● **Problem requirements**
In the passage on the Columbia River dams, update the section from "In many ways" up to and including "their present scale." by replacing "warplanes" with "military aircraft".

● **Text for analysis**
This was just the beginning. In 1932, the Army Corps of Engineers completed a massive study proposing a network of ten dams between Bonneville and the Canadian border, a blueprint later expanded into Canada. In the next forty years, engineers would construct fourteen huge dams on the Columbia River itself, twenty on its major tributary the Snake, and bring the number of significant power and irrigation dams in the Columbia river basin as a whole to more than five hundred, some 211 of them classified as "major" by utility statisticians. The mighty Columbia was not just harnessed, it was utterly transformed from an unruly river into a series of placid pools: the most heavily dammed river system and the greatest producer of hydroelectricity in the world. As such, Grand Coulee and its cousins became a model of technological mastery. In Russia, India, China, Latin America and Africa, dams became synonymous with progress. Delegations from these areas regularly make pilgrimages to Grand Coulee today, less to learn from the half-century-old wonder than to pay homage.

The Columbia River in its natural state was a miserable waterway for navigation but a potentially superb resource for hydroelectricity. Its fall of half a mile in elevation from its source -- four times that of the Mississippi, in half the distance -- meant it and its tributaries represented more than forty percent of the hydroelectric potential in the nation.

The Depression-era promises made for the river initially seemed extravagant. It would power factories for more than 200,000 new industrial workers. It would water enough land for 100,000 farms. It would increase the region's overall population by 2.5 million and create a water highway for commercial river traffic from the Pacific Ocean to Idaho. It would tap hydroelectricity, which electric visionary J.D. Ross of Seattle called "a coal mine that never gives out, an oil well that never runs dry." It would remake the Pacific Northwest, the final frontier in the Lower 48 states, to conform to the most idealistic visions of the mid-20th Century. The Columbia would demonstrate what science, engineering and political reform could accomplish. "Thomas Jefferson's dream of a great, free and independent empire on the banks of the Columbia can come true!" Ross enthused.

In many ways those promises were fulfilled. Irrigation created entirely new towns in the Columbia Basin. Columbia River barges did reach Idaho and proved so cost-effective they now pick up wheat railroaded from the Dakotas. The river's electricity powered a dozen new aluminum plants and the Hanford atomic weapons complex. Basin population more than doubled, from 2.8 million in 1933 to more than 7 million today. Disastrous floods that wreaked havoc as late as 1948 were tamed. The rural poor not only got power with the new dams, but at rates half the national average. The electricity proved crucial to the development of World War II industries, providing the energy to make the aluminum for a third of America's warplanes. If the Columbia and tributary Snake River did not exist, neither to a large extent would Seattle and Portland and Spokane and Boise at their present scale.

Still, speeches are as important for what they omit as what they say. In all the talk that summer picnic day in Grand Coulee -- and indeed, in all the years when the fate of the Columbia was decided -- its most obvious historic use was seldom mentioned. The Columbia River boasted the greatest chinook salmon and steelhead trout runs in the world. For thousands of years the region's native inhabitants had used the fish as a primary source of food and the foundation of their wealth and culture. Pacific salmon, which died as they spawned, also fed a complex ecosystem with nutrients and energy imported from the ocean. Creatures ranging from bears to bugs depended on the annual cycle. Today, those runs have declined an estimated 85 percent, despite the production of more than 170 million young fish each year by artificial hatcheries. Half of the original salmon and steelhead habitat in the basin is gone. A third of all stream miles in the basin have been blocked by dams with no means of fish passage. Scores of individual salmon runs are extinct. As the fish runs approach collapse, so do the cultures built around them, from tribal reservation economies to Scandinavian gillnetters at the river's mouth. Ephrata's gain in vegetables is Astoria's loss in fish.

● **Dataset extract**
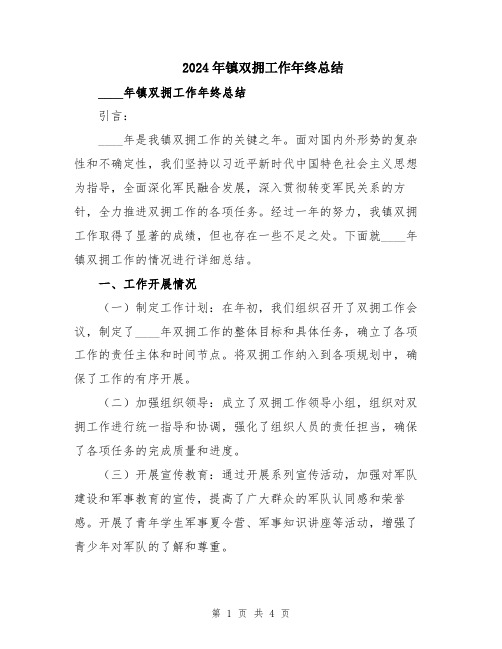 2024年镇双拥工作年终总结

____年镇双拥工作年终总结

引言：

____年是我镇双拥工作的关键之年。面对国内外形势的复杂性和不确定性，我们坚持以习近平新时代中国特色社会主义思想为指导，全面深化军民融合发展，深入贯彻转变军民关系的方针，全力推进双拥工作的各项任务。经过一年的努力，我镇双拥工作取得了显著的成绩，但也存在一些不足之处。下面就____年镇双拥工作的情况进行详细总结。

一、工作开展情况

（一）制定工作计划：在年初，我们组织召开了双拥工作会议，制定了____年双拥工作的整体目标和具体任务，确立了各项工作的责任主体和时间节点。将双拥工作纳入到各项规划中，确保了工作的有序开展。

（二）加强组织领导：成立了双拥工作领导小组，组织对双拥工作进行统一指导和协调，强化了组织人员的责任担当，确保了各项任务的完成质量和进度。

（三）开展宣传教育：通过开展系列宣传活动，加强对军队建设和军事教育的宣传，提高了广大群众的军队认同感和荣誉感。开展了青年学生军事夏令营、军事知识讲座等活动，增强了青少年对军队的了解和尊重。

第 1 页 共 4 页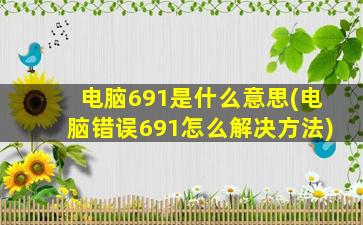 电脑691是什么意思(电脑错误691怎么解决方法)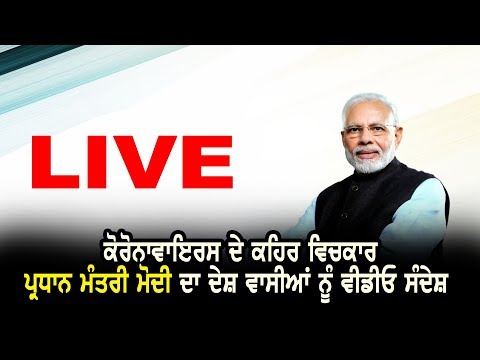 LIVE

ਕੋਰੋਨਾਵਾਇਰਸ ਦੇ ਕਹਿਰ ਵਿਚਕਾਰ
ਪ੍ਰਧਾਨ ਮੰਤਰੀ ਮੋਦੀ ਦਾ ਦੇਸ਼ ਵਾਸੀਆਂ ਨੂੰ ਵੀਡੀਓ ਸੰਦੇਸ਼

● **Task solution**
In many ways those promises were fulfilled. Irrigation created entirely new towns in the Columbia Basin. Columbia River barges did reach Idaho and proved so cost-effective they now pick up wheat railroaded from the Dakotas. The river's electricity powered a dozen new aluminum plants and the Hanford atomic weapons complex. Basin population more than doubled, from 2.8 million in 1933 to more than 7 million today. Disastrous floods that wreaked havoc as late as 1948 were tamed. The rural poor not only got power with the new dams, but at rates half the national average. The electricity proved crucial to the development of World War II industries, providing the energy to make the aluminum for a third of America's military aircraft. If the Columbia and tributary Snake River did not exist, neither to a large extent would Seattle and Portland and Spokane and Boise at their present scale.